Alianza con organizaciones ciudadanas: El Gobierno propone dar comida distribuida por militares y policías. Mejor, entregar a organizaciones ciudadanas que en varios períodos de dictaduras y situaciones críticas, han permitido dar comida buena a la gente. En los barrios pobres debía promoverse y normarse Comités de Madres de Familia u otro tipo de organizaciones que permitan recibir, cocinar y distribuir comida nutritiva, casa por casa en el barrio, particularmente a las familias pobres, personas que viven solas, en fin, a quién lo necesite. Con seguridad, esta será una eficaz combinación de solidaridad y eficacia. Insisto, los gobiernos municipales deben normar y facilitar, e incluso, aportar con dinero a esta olla Común. Los militares y policías pueden facilitar la logística para que los insumos lleguen a cada organización ciudadana de los barrios/zonas pobres de todo el país, particularmente suburbanas. 

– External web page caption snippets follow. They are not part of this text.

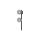 Kinkiet K-5468 z serii PAXI Kaja Lighting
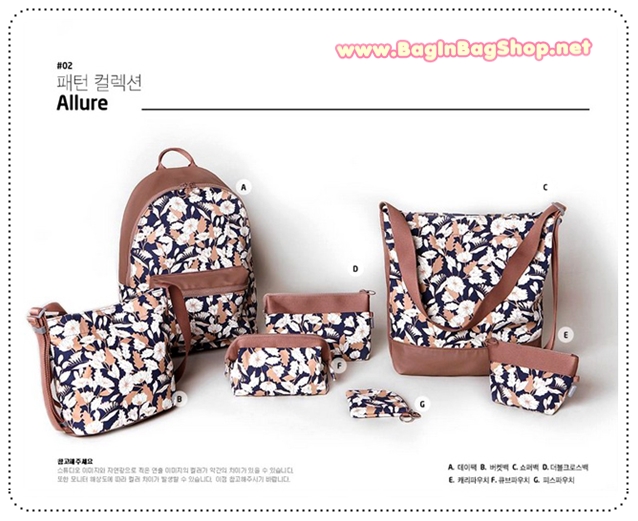 Carry Pouch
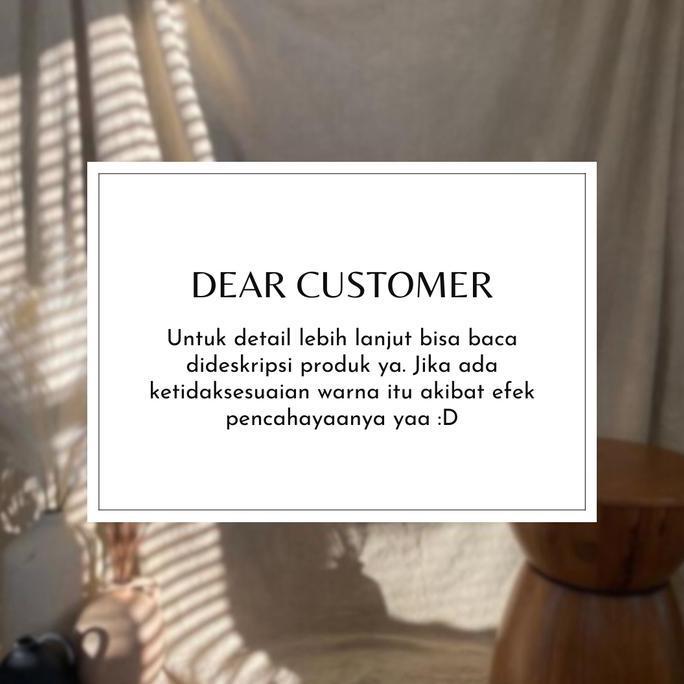 3in 1 One Set Hijab Casual OOTD Hijab Korean Stye Outfit Remaja Outfit Pinterest Setelan Anak Peremp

Alianza con Farmacorp, Farmacias Bolivia y otras: la tortura es comprar a pie hasta el mercado alimentos, pero lo que ya es inaceptable es que se haga colas en las farmacias y que algunas no estén bien abastecidas. Por favor, necesitamos una alianza con las grandes cadenas farmacéuticas e industrias como Inti para que hagan farmacias móviles, que incluyan por ejemplo los 100 medicamentos más demandados, una o dos enfermeras que tomen la temperatura y vean algunos signos para identificar enfermos. Que fácilmente puedan derivar a personas realmente sospechosas de estar contagiadas a los sistemas oficiales de salud. Esta alianza de cadenas de farmacias con gobiernos municipales es textualmente vital. 

El Estado de Emergencia Sanitario es disciplina que se debe cumplir, pero para ser sostenible tiene que ser completado y democratizado, con medidas como las sugeridas aquí. El pensamiento no puede entrar en cuarentena.